Wrong configs
There are a few issues loading the Gemma3 model with AutoModelForCausalLM. The core problem is that the current config.json is set up for multi-modal usage (with "text_config" and "vision_config") but is missing key text fields at the top level (like "vocab_size" and "hidden_size") that the text-only classes look for. Specifically:
• There is no "vocab_size" field, yet the checkpoint’s embedding matrix is sized [262208, hidden_size] (because it has extra tokens for images).
• The text fields are nested under "text_config", but Gemma3ForCausalLM expects them at the top level (like config.hidden_size, config.num_hidden_layers, etc.).
• The uploaded config references "Gemma3ForConditionalGeneration", implying multi-modal usage.
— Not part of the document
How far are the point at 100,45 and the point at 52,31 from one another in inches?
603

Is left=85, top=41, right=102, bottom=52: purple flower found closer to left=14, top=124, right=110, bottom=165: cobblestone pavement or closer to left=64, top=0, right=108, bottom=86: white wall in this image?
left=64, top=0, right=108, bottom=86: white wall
But for text-only usage, we must patch the config ourselves to match the real embedding dimension and top-level text fields.
Potential fixes:
1. Add text fields at the top level (e.g. "hidden_size": 2560, "vocab_size": 262208, etc.) so that AutoModelForCausalLM can read them directly without error.
2. Use a multi-modal class such as Gemma3ForConditionalGeneration that explicitly handles both text_config and vision_config if that’s the intended usage.
Fixing this manually shows that the model should load fine if this is addressed:
import torch
from transformers import (
AutoConfig,
AutoTokenizer,
pipeline
)
from transformers.models.gemma3.configuration_gemma3 import Gemma3TextConfig
from transformers.models.gemma3.modeling_gemma3 import Gemma3ForCausalLM
# Name or local path of the Gemma3 model checkpoint
model_name = "google/gemma-3-4b-pt"
# Load the multi-modal config
multi_config = AutoConfig.from_pretrained(model_name)
# Extract the text-specific config to a dict
text_cfg_dict = multi_config.text_config.to_dict()
# Load the tokenizer
tokenizer = AutoTokenizer.from_pretrained(model_name)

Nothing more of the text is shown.